Copy out the entries word for word, from the line containing "What is the distance of" through the line containing "[536,113] → [393,13] → [536,39]", including both of those lines.
** BEGIN MATERIAL FOR THE TASK **
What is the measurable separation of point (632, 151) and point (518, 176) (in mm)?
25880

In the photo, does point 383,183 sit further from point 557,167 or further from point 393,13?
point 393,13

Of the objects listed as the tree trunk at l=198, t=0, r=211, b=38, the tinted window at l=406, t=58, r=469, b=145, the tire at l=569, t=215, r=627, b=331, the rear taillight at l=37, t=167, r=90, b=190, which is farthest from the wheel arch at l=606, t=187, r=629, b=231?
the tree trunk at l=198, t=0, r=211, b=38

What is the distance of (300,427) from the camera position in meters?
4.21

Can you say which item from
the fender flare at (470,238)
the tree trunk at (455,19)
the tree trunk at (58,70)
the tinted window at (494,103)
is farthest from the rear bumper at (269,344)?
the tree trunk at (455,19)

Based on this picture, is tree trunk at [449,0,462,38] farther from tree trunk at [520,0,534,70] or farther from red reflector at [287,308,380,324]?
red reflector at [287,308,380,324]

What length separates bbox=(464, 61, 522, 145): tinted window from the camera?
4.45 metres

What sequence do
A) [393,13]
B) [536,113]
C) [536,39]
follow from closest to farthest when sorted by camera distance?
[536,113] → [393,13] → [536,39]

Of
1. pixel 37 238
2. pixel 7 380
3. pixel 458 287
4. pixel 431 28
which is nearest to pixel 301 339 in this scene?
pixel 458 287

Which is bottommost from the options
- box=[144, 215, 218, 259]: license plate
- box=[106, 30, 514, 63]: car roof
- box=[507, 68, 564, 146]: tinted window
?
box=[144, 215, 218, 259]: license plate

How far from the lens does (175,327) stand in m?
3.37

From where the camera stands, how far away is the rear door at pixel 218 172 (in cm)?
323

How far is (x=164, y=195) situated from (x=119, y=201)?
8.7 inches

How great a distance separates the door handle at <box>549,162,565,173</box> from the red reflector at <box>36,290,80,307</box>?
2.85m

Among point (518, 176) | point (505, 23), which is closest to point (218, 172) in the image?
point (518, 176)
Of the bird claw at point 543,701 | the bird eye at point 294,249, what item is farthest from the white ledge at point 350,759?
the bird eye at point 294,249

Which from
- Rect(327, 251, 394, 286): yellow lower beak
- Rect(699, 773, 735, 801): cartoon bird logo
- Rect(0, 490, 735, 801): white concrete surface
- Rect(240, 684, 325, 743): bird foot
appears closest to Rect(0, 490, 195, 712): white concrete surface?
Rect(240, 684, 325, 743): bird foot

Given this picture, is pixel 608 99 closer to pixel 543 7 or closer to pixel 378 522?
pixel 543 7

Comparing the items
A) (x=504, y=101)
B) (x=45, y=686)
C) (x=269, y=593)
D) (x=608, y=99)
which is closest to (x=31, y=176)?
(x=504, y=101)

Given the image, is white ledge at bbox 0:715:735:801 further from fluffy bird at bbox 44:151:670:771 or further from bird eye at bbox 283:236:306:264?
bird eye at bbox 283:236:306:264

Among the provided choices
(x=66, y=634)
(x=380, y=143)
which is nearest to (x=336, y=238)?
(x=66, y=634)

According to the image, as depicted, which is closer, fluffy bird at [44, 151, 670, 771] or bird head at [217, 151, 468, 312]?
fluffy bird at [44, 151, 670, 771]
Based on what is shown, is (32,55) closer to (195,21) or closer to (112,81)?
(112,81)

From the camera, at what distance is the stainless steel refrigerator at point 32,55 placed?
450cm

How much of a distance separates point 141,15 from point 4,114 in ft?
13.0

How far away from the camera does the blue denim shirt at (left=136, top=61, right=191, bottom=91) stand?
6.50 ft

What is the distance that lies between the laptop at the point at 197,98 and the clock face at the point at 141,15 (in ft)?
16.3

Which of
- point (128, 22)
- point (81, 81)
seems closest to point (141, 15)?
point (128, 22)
** END MATERIAL FOR THE TASK **
[SOLUTION]
What is the distance of (300,427) from the camera position in meters?
4.21

Can you say which item from
the fender flare at (470,238)
the tree trunk at (455,19)
the tree trunk at (58,70)
the tinted window at (494,103)
is farthest from the rear bumper at (269,344)?
the tree trunk at (455,19)

Based on this picture, is tree trunk at [449,0,462,38] farther from tree trunk at [520,0,534,70] or farther from red reflector at [287,308,380,324]?
red reflector at [287,308,380,324]

What length separates bbox=(464, 61, 522, 145): tinted window from the camera?
4.45 metres

What sequence do
A) [393,13]
B) [536,113]
C) [536,39]
follow from closest to farthest when sorted by camera distance?
[536,113] → [393,13] → [536,39]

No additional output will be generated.